Bisnis.com, JAKARTA – Presiden Amerika Serikat Donald Trump telah menghentikan laju reli penguatan dolar AS setidaknya untuk saat ini. Dolar AS melemah setelah Trump memberikan kritik pada China dan Uni Eropa karena telah melakukan manipulasi mata uang dan menahan suku bunganya tetap rendah.
Pada penutupan eprdagangan Jumat (20/7), indeks dolar AS sempat meluncur 0,74% sebelum mengalami penurunan 0,68% menjadi 94,47 dan menjadi pelemahan terparah sejak Maret lalu.
Ketegangan perdagangan global yang semakin kuat, tidak menunjukkan akan adanya perdamaian, dengan Trump yang kemudian mengatakan “siap” dengan tarif pada impor China senilai US$500 miliar. Retorika hawkish pada perdagangan, dibarengi dengan kicauan Trump soal mata uang dianggap oleh sejumlah analis membantu pelemahan dolar AS.
“Komentar Trump sangat tegas dan agresif, dan pasar telah melihat Trump pernah maju terkait dengan tarif.

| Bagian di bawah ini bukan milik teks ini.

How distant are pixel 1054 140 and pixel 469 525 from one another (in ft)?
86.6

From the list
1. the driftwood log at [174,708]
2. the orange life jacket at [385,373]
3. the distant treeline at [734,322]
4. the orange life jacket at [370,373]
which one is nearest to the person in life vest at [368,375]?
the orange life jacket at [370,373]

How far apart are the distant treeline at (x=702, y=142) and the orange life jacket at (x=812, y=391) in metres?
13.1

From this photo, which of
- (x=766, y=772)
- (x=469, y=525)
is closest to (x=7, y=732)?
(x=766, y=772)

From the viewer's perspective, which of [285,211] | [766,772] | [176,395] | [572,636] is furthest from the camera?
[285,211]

Serangan komentar Trump akan mendorong pasar untuk menaruh posisi dolar AS dalam jangka panjang lagi,” ujar Shahab Jalinoos, Kepala Ahli Strategi Mata Uang Global Credit Suisse, dilansir dari Bloomberg, Minggu (22/7/2018).
Pelemahan dolar AS mematahkan penguatan selama tiga hari berturut, yang terus menguat di tengan kenaikan tensi perang dagang dan pelemahan mata uang yuan milik China. Dolar AS tercatat melemah 0,6% di hadapan euro dengan nilai US$1,17 per euro, dan melemah 0,6% di hadapan mata uang Jepang yen, menguatkan yen pada posisi 111,76 yen per dolar AS.
“Peningkatan risiko pada dolar AS dimanfaatkan sebagai senjata perang dagang yang membuat doalr AS berada dalam ‘wilayah berbahaya’, membuat dolar AS semakin rentan terhadap kelanjutan pelemahan,” ungkap Shaun Osborne, Ahli Strategi Mata Uang Scotiabank.
Baca Juga
Pemerintah Trump pernah menyatakan keluhannya pada beberapa waktu lalu tentang mata uang negara rekan dagangnya. Hal itu juga menjadi faktor pelemahan dolar AS, yang bisa memicu kenaikan ekspor AS.
“Para investor global memberatkan aset AS. Apabila pemerintah AS membuat persepsi bahwa mereka ingin mata uangnya lebih lemah, akan sangat menarik bari investor global untuk mengurangi posisinya dan dolar AS akan dirugikan,” kata Daniel Katzive, Kepala Strategi Mata Uang BNP Paribas.
Analis Mizuho Sireen Harajli juga mengungkapkan bahwa jelas terlihat dari kebijakan pemerintah AS saat ini terhadap perdagangan bahwa pihak AS sendiri ingin melihat dolar AS berhenti menguat. Namun, Harajli tak yakin bahwa intervensi verbal dari Presiden AS akan menghasilkan sesuatu yang besar.
Fundamental ekonomi AS tetap kuat, dan dengan begitu membuat Federal Reserve AS akan tetap teguh pada rencananya untuk kembali memperketat kebijakan moneternya.